Николас нарочно заставил горничную (до смешного кинематографичную — в
фартучке и даже с кружевной наколкой) немножко подождать, пока со
скептическим видом разглядывал потолок в прихожей: облака, упитанные
амурчики, Аполлон на колеснице — ерунда, бескрылая стилизация под рококо.
Неопределенно покачал головой. Мол, не решил еще, согласится ли работать в
доме, где хозяева столь невзыскательны к интерьеру.

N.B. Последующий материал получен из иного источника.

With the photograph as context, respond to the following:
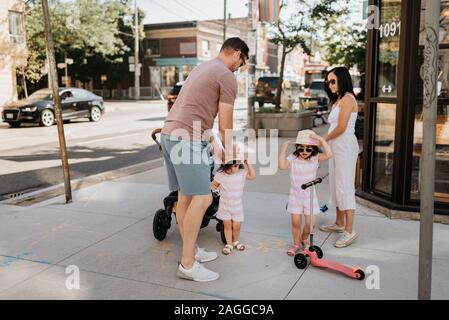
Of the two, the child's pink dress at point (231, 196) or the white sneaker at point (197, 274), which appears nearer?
the white sneaker at point (197, 274)

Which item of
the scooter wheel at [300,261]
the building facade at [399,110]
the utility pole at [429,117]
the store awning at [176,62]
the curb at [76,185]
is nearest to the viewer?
the utility pole at [429,117]

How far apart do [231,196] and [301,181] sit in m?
0.68

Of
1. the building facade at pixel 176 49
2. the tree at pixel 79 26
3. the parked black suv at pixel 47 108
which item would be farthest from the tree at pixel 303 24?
the building facade at pixel 176 49

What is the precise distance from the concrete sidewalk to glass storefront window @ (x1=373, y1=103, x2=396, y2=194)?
41cm

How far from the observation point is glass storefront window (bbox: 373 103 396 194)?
18.0 ft

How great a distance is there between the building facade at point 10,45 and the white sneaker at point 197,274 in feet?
75.3

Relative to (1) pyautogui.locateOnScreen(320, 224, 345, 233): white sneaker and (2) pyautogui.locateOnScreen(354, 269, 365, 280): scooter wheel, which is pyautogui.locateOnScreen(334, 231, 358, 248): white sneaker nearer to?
(1) pyautogui.locateOnScreen(320, 224, 345, 233): white sneaker

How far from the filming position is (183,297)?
3.38 m

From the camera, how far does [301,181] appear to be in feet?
13.7

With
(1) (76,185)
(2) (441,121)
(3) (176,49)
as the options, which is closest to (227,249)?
(2) (441,121)

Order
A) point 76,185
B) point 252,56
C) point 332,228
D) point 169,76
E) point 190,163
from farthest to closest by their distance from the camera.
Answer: point 169,76
point 252,56
point 76,185
point 332,228
point 190,163

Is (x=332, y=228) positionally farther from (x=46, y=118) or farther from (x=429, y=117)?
(x=46, y=118)

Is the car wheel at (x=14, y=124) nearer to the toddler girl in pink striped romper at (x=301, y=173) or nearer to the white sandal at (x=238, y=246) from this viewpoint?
the white sandal at (x=238, y=246)

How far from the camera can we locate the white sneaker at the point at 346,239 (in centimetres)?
441
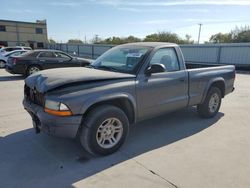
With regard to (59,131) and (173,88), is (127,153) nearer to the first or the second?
(59,131)

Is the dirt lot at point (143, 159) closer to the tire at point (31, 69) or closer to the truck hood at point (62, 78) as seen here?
the truck hood at point (62, 78)

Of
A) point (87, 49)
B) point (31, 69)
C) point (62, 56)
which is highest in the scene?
point (87, 49)

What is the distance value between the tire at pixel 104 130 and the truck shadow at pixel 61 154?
16 cm

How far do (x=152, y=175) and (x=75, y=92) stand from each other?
5.15 ft

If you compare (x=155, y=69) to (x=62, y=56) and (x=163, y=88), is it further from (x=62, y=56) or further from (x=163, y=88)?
(x=62, y=56)

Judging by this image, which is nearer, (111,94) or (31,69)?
(111,94)

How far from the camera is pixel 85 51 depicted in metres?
35.7

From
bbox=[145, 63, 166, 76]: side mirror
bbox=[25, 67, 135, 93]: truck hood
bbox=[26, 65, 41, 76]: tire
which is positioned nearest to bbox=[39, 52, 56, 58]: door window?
bbox=[26, 65, 41, 76]: tire

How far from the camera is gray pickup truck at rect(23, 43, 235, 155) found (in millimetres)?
3344

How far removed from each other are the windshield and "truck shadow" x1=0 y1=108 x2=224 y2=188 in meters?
1.35

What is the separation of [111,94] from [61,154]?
128 cm

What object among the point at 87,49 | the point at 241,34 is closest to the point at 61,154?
the point at 87,49

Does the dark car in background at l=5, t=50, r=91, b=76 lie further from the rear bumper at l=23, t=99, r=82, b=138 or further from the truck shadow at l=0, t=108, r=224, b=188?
the rear bumper at l=23, t=99, r=82, b=138

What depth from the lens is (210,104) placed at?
5.70 meters
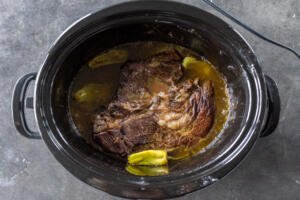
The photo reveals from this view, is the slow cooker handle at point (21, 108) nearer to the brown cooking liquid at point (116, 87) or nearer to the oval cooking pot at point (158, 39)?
the oval cooking pot at point (158, 39)

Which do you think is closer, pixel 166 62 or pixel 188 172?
pixel 188 172

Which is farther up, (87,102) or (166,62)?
(166,62)

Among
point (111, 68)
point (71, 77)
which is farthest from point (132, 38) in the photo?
point (71, 77)

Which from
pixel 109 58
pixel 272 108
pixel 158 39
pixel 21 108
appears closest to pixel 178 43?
pixel 158 39

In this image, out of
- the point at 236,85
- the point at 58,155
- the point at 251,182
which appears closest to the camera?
the point at 58,155

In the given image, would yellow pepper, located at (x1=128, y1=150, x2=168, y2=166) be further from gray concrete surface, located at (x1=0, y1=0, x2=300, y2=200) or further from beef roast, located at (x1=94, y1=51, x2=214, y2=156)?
gray concrete surface, located at (x1=0, y1=0, x2=300, y2=200)

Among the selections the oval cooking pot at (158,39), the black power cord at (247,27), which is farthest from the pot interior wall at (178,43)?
the black power cord at (247,27)

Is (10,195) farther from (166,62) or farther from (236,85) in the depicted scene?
(236,85)
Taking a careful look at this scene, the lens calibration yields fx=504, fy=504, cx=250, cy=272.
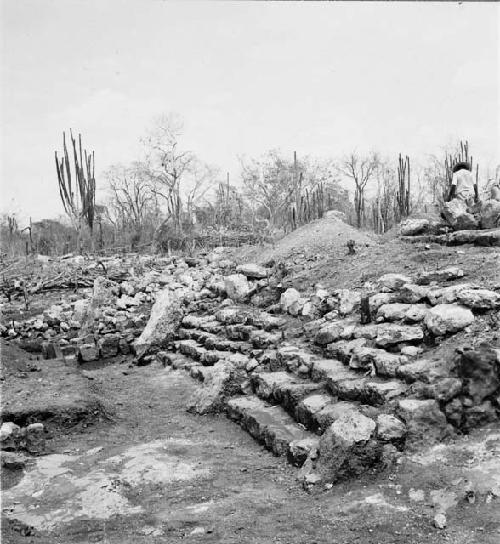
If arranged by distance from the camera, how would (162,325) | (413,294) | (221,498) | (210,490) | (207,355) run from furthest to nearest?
(162,325) → (207,355) → (413,294) → (210,490) → (221,498)

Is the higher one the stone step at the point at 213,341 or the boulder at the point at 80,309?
the boulder at the point at 80,309

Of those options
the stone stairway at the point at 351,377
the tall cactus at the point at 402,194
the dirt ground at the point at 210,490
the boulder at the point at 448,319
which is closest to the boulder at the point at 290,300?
the stone stairway at the point at 351,377

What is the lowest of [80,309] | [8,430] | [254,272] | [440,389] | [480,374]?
[8,430]

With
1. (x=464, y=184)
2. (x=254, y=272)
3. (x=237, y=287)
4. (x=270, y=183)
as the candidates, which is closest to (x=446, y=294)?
(x=237, y=287)

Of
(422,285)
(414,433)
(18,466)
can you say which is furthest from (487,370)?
(18,466)

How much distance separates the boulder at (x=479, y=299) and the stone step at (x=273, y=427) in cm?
208

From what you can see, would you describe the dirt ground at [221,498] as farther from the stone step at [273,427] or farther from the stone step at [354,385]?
the stone step at [354,385]

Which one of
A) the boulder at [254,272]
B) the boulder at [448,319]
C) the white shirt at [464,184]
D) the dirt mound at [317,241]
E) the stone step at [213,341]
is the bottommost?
the stone step at [213,341]

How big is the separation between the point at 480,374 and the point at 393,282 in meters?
2.75

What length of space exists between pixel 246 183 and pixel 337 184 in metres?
7.95

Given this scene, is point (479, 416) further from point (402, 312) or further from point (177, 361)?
point (177, 361)

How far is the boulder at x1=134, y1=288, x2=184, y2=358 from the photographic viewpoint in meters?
9.40

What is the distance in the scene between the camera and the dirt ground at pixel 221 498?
3.13 meters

В гостиную вошел с видом снисходительный и чуть-чуть настороженным:
художник Маковский, картина «Посещение бедных». А сам диктовал сердцу ритм
биения: не тук-тук-тук-тук, а тук… тук… тук… тук. Сердце изо всех сил
старалось, но получалось у него плохо.
Только все это было зря — и напускная величавость, и насилие над
адреналиновым балансом. Хозяйку интересовал только один вопрос: правда ли,
что Николас настоящий баронет. (А Мадам Куценко оказалась женщиной молодой и
неправдоподобно красивой. Все в ее лице было идеальным: кожа, рисунок губ,
изящный носик, форма глаз. Николас попытался мысленно хоть к чему-то
придраться, но не сумел — Инга Сергеевна являла собой само совершенство. Ей
бы легкое косоглазие, или чуть оттопыренные уши, или рот пошире — одним
словом, хоть какой-то дефект — и была бы неотразима, подумал Фандорин. А так
вылитая кукла Барби, свежезамороженная клубника.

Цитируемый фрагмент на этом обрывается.